Your own operating system - single_page Tutorial

http://www.webopedia.com/FIG/OPER-SYS.gif
Writing an operating system is something that can not only be interesting (if you’re one of those people that get turned on by Int 13….) but it is also a great learning experience. Through creating your own operating system you will learn exactly what goes on behind the scenes, elevating you above the average programmer that just writes in Visual Basic.
In this tutorial you will be tought by examples, and by the end you should have created your own operating system.
Tools:
EasyOs easyos.zip 300kb
EasyOS is a very simple operating system, it contains all the tools needed to build an operating system. (Not written by me, although I did add bits to it and mess it up a bit)
A quick explanation of assembly: (see here for a good tutorial)
si and ah Think of si as something to put text into, and ah as something to put numbers into.mov This (mov)es data. mov ah,0 would move 0 into ah. (The data on the right is moved into the left)Int Think of these as functions. Different int’s do different things when ah is different. Ahem. Eg. when ah = 0 and you call int 10 it prints si to the screen.Stuff To put words and stuff in your program you can’t just do mov si,’some words’ (well, you can but you wont like the resutls) so instead you have to declare the words first. You do this by putting the name of what you want the words to be called by, then the data type (nearly always db) then the words themselves. Eg:
name db 'some words'@
Jump To give sections of code a label, just type the label and add a : at the end, eg code: . You can then use jmp to jump to it, eg jmp code If To do an if in assembly you use cmp, eg cmp al,0 (if al=0).
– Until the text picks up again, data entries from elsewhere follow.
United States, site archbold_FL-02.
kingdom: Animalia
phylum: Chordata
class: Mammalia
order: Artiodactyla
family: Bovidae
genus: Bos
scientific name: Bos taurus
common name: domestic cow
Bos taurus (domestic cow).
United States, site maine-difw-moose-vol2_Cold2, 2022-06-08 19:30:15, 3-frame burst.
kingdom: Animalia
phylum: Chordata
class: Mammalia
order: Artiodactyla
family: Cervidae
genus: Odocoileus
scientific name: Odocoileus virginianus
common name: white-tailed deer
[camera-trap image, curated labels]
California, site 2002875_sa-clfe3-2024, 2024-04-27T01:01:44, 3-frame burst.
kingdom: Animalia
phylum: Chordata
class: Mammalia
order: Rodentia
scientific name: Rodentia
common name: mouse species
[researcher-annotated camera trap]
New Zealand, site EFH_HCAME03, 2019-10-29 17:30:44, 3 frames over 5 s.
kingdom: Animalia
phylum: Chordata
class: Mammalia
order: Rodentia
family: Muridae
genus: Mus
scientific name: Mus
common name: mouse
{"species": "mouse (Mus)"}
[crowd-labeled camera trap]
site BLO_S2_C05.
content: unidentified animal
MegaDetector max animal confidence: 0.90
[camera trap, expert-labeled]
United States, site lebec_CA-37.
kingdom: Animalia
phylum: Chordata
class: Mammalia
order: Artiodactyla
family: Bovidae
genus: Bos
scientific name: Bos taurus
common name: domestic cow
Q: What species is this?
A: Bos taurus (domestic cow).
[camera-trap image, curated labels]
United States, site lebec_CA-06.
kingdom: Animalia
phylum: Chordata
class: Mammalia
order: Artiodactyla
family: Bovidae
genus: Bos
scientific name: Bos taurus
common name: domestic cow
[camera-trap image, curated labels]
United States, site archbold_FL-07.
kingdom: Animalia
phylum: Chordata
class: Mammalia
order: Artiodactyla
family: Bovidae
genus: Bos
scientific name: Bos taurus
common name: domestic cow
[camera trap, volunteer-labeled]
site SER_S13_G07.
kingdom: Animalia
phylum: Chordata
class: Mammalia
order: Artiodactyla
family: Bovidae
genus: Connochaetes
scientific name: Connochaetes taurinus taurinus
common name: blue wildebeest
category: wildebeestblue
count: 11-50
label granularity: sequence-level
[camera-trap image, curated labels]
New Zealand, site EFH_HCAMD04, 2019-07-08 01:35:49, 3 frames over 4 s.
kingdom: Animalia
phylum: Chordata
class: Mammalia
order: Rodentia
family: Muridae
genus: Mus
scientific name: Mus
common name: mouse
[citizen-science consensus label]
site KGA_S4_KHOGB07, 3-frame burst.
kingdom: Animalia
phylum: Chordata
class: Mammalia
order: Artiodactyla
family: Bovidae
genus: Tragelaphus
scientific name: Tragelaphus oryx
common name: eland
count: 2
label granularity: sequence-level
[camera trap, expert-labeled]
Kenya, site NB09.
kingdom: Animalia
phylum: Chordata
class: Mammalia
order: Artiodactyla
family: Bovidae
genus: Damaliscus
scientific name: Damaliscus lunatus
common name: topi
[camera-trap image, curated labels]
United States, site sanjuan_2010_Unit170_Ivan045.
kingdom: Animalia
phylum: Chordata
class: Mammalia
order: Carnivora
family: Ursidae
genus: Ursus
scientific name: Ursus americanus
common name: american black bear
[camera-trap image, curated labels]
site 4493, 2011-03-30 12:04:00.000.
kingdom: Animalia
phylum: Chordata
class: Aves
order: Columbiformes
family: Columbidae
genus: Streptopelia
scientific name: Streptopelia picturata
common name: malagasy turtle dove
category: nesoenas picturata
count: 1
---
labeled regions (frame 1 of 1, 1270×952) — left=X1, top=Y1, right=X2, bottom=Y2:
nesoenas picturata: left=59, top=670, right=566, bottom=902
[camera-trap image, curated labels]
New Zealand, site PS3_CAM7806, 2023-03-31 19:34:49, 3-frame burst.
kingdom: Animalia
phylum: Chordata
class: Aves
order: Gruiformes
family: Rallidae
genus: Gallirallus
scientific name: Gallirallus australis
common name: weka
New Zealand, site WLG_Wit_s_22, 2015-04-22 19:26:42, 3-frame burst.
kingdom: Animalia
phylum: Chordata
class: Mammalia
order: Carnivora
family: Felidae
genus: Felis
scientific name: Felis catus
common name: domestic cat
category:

On the next line you then put je code, and if al=0 then the program jumps to the section of code called code. If you use jne code, then if al is not 0 the program will jump to code.The stack The stack is where stuff is stored. push pushes stuff into it, pop pulls stuff out. The following example would put cx into dx:
push cx
pop dx
Now you know everything there is to know about assembly, you can now understand most of the program that boot’s EasyOs. Drives (hard drives and floppy’s) are split into lots of bits, all 512 bytes long (enough to fit 512 letters in). These are calle sectors. The first sector is what the computer looks for when it boots. It is called the bootsector.Open the folder src and then open boot.asm. Or if you are lazy, just look at the code below (its the same).
; This is a comment
[ORG 0x7C00] ;This just tells the program where it is in the memory. Not important
[BITS 16] ;Not important too.

jmp start        ; Jump over BIOS parameter block

start: ;The label for the start of the actual program

push cs ;Put cs onto the stack
pop ds ;Take it out and put it into ds

mov si,Print_loading ;Print loading message
call printstring         ;Call is like jump, but it goes back. Like a function

                         ;The complicated bit: Loads the next program
mov ah,02h ;When ah=, int13 reads a disk sector
mov al,4                  ;Al is how many sectors to read
mov ch,0                  ;The track to read from
mov cl,2                  ;Sector Id
mov dh,0                  ;Head
mov dl,0                  ;Drive (0 is floppy)
mov bx,0x1000     ;Es and Bx put together are where to load the program too (see jmp 0x1000:0x00)
mov es,bx
mov bx,0x00
int 13h                    ;Int 13 is all functions for disks

mov si,putdot ;Print a ".".
call printstring

jmp 0x1000:0x00 ;Run Bootinit from stack.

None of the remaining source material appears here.